Stated task. Express the lines below, from the one containing "How far from the viewer is pixel" through the one containing "3. x1=176 y1=0", inclusive, as a JSON list of strings. Use one string per line and omit the blank lines.

--- Start of Given information ---

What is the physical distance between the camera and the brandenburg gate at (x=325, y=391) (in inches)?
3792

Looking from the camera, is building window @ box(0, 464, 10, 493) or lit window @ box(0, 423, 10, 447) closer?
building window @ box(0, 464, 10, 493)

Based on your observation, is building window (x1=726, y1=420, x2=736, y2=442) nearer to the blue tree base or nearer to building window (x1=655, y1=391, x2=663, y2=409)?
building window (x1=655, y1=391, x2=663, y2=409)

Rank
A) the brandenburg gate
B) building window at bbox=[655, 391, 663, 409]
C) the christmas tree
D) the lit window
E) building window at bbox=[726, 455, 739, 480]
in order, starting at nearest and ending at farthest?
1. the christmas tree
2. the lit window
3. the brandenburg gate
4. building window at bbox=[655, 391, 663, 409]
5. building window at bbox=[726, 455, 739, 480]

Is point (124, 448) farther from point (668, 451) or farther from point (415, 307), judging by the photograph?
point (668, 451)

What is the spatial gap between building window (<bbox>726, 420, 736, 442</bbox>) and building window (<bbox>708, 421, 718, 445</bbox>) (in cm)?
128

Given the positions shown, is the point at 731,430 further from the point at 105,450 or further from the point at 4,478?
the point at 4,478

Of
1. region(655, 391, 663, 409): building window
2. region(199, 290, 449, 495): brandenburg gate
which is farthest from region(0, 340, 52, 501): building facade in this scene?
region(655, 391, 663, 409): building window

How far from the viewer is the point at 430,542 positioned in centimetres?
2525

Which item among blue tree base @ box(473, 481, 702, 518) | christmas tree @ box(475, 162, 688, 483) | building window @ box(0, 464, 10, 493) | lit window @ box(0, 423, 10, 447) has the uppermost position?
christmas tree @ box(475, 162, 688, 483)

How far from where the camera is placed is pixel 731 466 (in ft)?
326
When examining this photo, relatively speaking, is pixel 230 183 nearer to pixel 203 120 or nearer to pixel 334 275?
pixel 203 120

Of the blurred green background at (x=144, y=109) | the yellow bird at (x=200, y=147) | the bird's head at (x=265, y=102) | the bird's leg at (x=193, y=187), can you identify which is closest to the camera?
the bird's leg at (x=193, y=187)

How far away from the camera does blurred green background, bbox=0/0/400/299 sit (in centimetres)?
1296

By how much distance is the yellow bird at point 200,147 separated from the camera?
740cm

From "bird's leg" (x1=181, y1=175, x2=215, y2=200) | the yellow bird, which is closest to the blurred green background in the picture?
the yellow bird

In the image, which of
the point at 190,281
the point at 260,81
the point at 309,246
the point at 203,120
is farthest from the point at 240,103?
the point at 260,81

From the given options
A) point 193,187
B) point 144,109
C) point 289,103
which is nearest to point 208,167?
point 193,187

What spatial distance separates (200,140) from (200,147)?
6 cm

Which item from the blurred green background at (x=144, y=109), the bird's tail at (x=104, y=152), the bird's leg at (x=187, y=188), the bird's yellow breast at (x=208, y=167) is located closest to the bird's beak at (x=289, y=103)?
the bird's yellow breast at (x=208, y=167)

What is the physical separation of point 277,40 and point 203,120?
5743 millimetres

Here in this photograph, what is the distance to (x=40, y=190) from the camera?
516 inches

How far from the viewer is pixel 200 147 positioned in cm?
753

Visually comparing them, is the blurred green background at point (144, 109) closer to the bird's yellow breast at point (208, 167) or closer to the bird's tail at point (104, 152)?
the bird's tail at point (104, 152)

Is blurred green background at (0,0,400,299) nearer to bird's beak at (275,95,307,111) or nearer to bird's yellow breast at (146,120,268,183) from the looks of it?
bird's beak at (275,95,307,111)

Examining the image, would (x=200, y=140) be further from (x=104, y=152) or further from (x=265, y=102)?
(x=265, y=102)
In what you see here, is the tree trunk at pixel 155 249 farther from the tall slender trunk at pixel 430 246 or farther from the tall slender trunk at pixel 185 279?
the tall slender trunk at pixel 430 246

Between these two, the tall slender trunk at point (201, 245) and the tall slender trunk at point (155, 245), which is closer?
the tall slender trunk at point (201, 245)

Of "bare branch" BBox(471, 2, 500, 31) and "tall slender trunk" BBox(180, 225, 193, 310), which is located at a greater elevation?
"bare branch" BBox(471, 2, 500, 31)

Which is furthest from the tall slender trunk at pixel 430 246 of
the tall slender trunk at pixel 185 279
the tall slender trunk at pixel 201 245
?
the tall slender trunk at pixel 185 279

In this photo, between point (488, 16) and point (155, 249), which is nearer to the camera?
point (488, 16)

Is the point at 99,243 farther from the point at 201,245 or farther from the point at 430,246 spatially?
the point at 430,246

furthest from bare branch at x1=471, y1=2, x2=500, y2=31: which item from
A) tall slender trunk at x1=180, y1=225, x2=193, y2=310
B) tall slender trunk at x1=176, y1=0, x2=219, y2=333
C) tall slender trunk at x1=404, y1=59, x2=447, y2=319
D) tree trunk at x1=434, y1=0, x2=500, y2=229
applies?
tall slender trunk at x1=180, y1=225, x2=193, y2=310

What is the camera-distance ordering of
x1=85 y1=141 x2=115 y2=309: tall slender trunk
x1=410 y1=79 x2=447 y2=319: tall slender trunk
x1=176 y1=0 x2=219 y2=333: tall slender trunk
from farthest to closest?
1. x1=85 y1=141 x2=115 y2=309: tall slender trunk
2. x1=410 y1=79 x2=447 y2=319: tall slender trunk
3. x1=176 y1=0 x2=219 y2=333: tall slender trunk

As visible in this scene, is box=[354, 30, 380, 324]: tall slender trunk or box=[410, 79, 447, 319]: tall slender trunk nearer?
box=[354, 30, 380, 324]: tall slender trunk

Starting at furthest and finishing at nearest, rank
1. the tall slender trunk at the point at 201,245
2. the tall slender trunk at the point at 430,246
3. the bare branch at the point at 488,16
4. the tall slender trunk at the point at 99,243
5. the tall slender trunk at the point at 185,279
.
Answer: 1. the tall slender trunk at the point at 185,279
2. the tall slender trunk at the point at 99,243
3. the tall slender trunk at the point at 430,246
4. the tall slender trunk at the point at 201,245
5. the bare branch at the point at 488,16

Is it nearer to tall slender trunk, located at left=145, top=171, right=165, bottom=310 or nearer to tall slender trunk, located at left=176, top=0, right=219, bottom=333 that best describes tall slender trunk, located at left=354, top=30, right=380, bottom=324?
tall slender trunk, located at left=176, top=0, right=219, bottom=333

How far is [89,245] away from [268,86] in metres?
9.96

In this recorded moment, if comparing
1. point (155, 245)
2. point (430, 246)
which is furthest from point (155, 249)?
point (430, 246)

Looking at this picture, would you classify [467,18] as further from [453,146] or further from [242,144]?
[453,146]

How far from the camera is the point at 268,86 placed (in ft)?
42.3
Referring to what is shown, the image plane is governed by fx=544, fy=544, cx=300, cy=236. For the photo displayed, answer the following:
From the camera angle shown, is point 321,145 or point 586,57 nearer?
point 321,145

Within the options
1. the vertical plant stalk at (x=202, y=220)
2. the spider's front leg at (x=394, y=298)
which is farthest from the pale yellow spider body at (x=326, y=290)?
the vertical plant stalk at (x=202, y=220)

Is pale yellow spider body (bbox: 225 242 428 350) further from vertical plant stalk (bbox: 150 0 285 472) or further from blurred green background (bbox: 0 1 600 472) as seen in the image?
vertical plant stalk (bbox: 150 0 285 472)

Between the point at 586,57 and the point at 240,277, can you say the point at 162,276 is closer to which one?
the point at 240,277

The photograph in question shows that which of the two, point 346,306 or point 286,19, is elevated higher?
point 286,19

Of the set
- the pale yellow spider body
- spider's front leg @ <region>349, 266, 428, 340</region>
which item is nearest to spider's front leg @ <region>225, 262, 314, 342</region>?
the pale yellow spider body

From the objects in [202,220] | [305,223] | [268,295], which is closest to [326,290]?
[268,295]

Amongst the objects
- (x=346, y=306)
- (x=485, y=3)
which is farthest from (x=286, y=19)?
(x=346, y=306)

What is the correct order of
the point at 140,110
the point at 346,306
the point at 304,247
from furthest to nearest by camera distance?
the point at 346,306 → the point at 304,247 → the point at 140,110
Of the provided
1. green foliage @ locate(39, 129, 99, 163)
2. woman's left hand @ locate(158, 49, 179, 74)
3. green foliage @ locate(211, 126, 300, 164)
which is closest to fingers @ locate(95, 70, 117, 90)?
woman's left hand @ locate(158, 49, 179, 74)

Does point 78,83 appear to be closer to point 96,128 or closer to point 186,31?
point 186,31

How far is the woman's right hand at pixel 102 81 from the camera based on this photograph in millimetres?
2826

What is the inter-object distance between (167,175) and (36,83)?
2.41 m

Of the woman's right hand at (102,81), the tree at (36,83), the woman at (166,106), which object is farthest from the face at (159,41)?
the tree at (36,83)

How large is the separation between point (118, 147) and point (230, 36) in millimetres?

--- End of Given information ---

Exercise answer.
[
  "How far from the viewer is pixel 200 147 positioned in cm?",
  "753",
  "Visually comparing them, is the blurred green background at point (144, 109) closer to the bird's yellow breast at point (208, 167) or closer to the bird's tail at point (104, 152)?",
  "the bird's tail at point (104, 152)",
  "Is blurred green background at (0,0,400,299) nearer to bird's beak at (275,95,307,111) or nearer to bird's yellow breast at (146,120,268,183) from the looks of it?",
  "bird's beak at (275,95,307,111)",
  "Examining the image, would (x=200, y=140) be further from (x=104, y=152) or further from (x=265, y=102)?",
  "(x=265, y=102)",
  "In what you see here, is the tree trunk at pixel 155 249 farther from the tall slender trunk at pixel 430 246 or farther from the tall slender trunk at pixel 185 279?",
  "the tall slender trunk at pixel 430 246",
  "Between these two, the tall slender trunk at point (201, 245) and the tall slender trunk at point (155, 245), which is closer?",
  "the tall slender trunk at point (201, 245)",
  "Of \"bare branch\" BBox(471, 2, 500, 31) and \"tall slender trunk\" BBox(180, 225, 193, 310), which is located at a greater elevation?",
  "\"bare branch\" BBox(471, 2, 500, 31)",
  "Which is furthest from the tall slender trunk at pixel 430 246 of",
  "the tall slender trunk at pixel 185 279",
  "the tall slender trunk at pixel 201 245",
  "?",
  "the tall slender trunk at pixel 185 279",
  "In this photo, between point (488, 16) and point (155, 249), which is nearer to the camera?",
  "point (488, 16)",
  "Is the point at 99,243 farther from the point at 201,245 or farther from the point at 430,246 spatially?",
  "the point at 430,246",
  "furthest from bare branch at x1=471, y1=2, x2=500, y2=31: which item from",
  "A) tall slender trunk at x1=180, y1=225, x2=193, y2=310",
  "B) tall slender trunk at x1=176, y1=0, x2=219, y2=333",
  "C) tall slender trunk at x1=404, y1=59, x2=447, y2=319",
  "D) tree trunk at x1=434, y1=0, x2=500, y2=229",
  "applies?",
  "tall slender trunk at x1=180, y1=225, x2=193, y2=310",
  "What is the camera-distance ordering of",
  "x1=85 y1=141 x2=115 y2=309: tall slender trunk",
  "x1=410 y1=79 x2=447 y2=319: tall slender trunk",
  "x1=176 y1=0 x2=219 y2=333: tall slender trunk",
  "from farthest to closest?",
  "1. x1=85 y1=141 x2=115 y2=309: tall slender trunk",
  "2. x1=410 y1=79 x2=447 y2=319: tall slender trunk",
  "3. x1=176 y1=0 x2=219 y2=333: tall slender trunk"
]